Backup Master für ausfallsichere Synchronisation

Bei künftigen Fahrzeugarchitekturen und Autosar-Versionen rücken Überlegungen hinsichtlich Safety und Security immer mehr in den Fokus. Dies führt schnell zu der Frage nach einem Backup Master oder allgemein nach Redundanzkonzepten, falls der statisch definierte und einzige Zeitgeber (Global Time Master) einmal ausfällt (Bild 4). Daher bedarf es mindestens eines zweiten Zeitgebers, der als Backup Master stets mitläuft. Der Best-Master-Clock-Algorithmus in der jetzigen Form scheint hierfür keine Lösung zu sein. Er ist relativ langsam und arbeitet auf der Basis der Timeout-Erkennung, so dass Steuergeräte möglicherweise schon in den Zustand des Synchronisations-Timeouts geraten, den es eigentlich zu vermeiden gilt. Vielmehr müssten sich die Master gegenseitig ersetzen, bevor ein Synchronisations-Timeout stattfindet. Diese und zahlreiche weitere Fragen werden weiterhin für reichlich Diskussionsstoff in den Standardisierungsgremien sorgen.

Fazit

Der Standard IEEE 802.1AS liefert für Ethernet eine gute Referenz zur Zeitsynchronisation und eröffnet – bei entsprechender Implementierung – auch im Infotainment-Bereich die Nutzung des gPTP-Protokolls nach IEEE-Standard. Beim kommenden TSN-Standard werden spürbar mehr Automotive-Anforderungen berücksichtigt. Derzeit ist noch nicht ersichtlich, wie umfassend die Neuerungen letztlich sein werden. In jedem Fall ergänzen sich IEEE und Autosar und bewegen sich aufeinander zu. Bedingt durch unterschiedliche Freigabezyklen wird dies jedoch noch geraume Zeit in Anspruch nehmen.

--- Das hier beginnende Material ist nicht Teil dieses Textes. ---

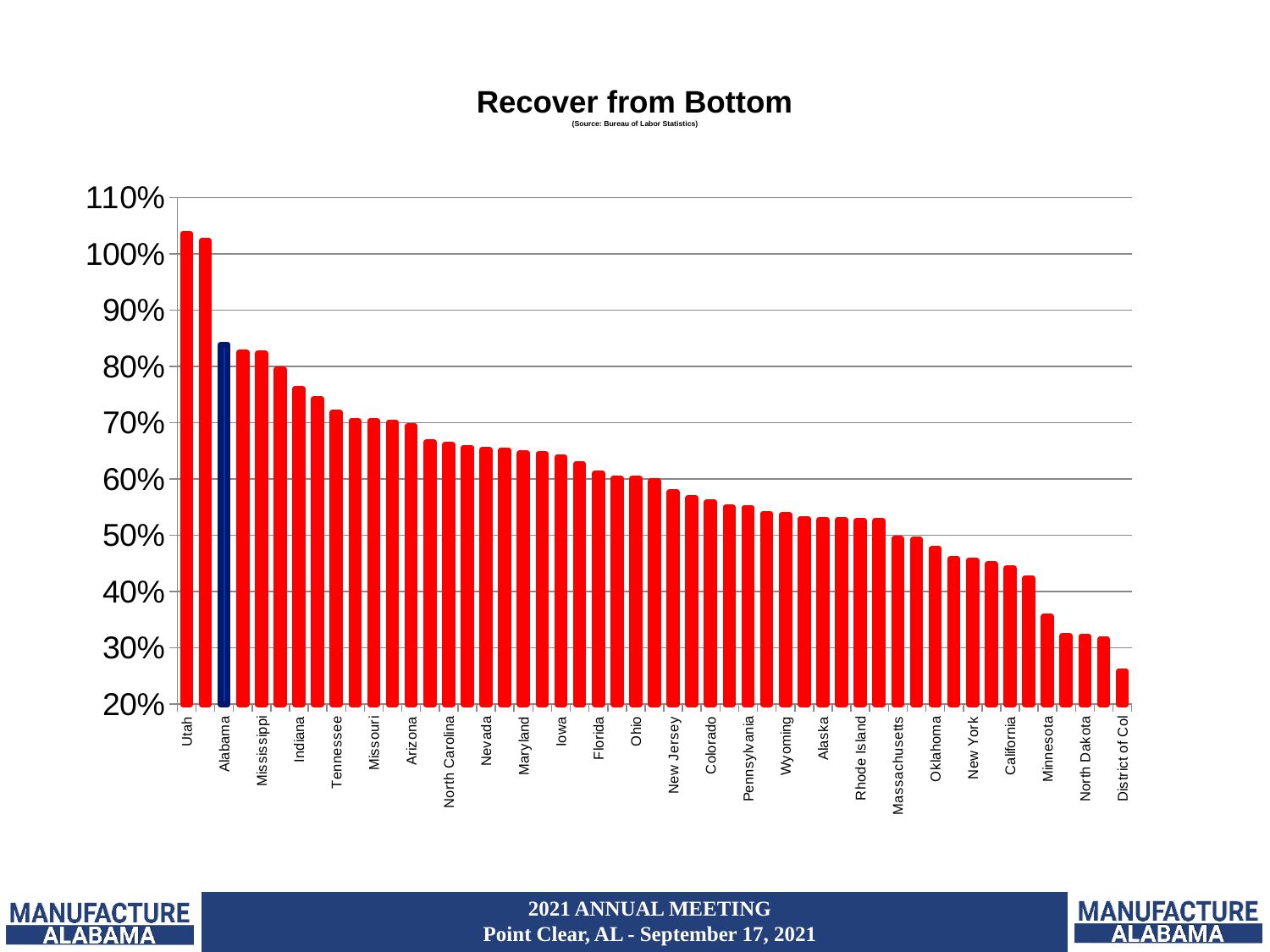
Which has the larger value, Indiana or Tennessee? Indiana Is the value for Utah greater or less than 100%? greater Is the value for Alabama greater or less than 80%? greater What kind of chart is shown on the slide? bar chart Which state has the highest value in the chart? Utah Which state's bar is coloured blue instead of red? Alabama Do the bar values rise or fall moving from left to right along the x axis? fall Is the value for Minnesota greater or less than 40%? less Which category has the lowest value in the chart? District of Col Which has the larger value, Utah or Alabama? Utah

Wichtig für Systemarchitekten, Entwickler und Zulieferer ist, ihre Ethernet-Projekte zügig vorantreiben zu können. Dabei sind Entwicklungstools eine wertvolle Hilfe, beispielsweise das Test-Tool CANoe sowie die Autosar-Basissoftware Microsar von Vector Informatik, die unter anderem auch für spezielle Ethernet-Hardware verfügbar ist. Die Produkte unterstützen wahlweise eine Zeitsynchronisation mit gPTP nach Autosar oder gPTP nach IEEE. Darüber hinaus gibt es auch Funktionen und Software-Lösungen, die die synchronisierte Zeit zum Beispiel für Audio/Video-Streaming verwenden.